### To do
Nothing may differ between your reply and the listing that follows.

### Information provided
↓↓↓
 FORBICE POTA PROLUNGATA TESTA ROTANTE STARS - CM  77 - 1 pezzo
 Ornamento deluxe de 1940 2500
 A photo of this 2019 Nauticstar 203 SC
↑↑↑
### Reply
 FORBICE POTA PROLUNGATA TESTA ROTANTE STARS - CM  77 - 1 pezzo
 Ornamento deluxe de 1940 2500
 A photo of this 2019 Nauticstar 203 SC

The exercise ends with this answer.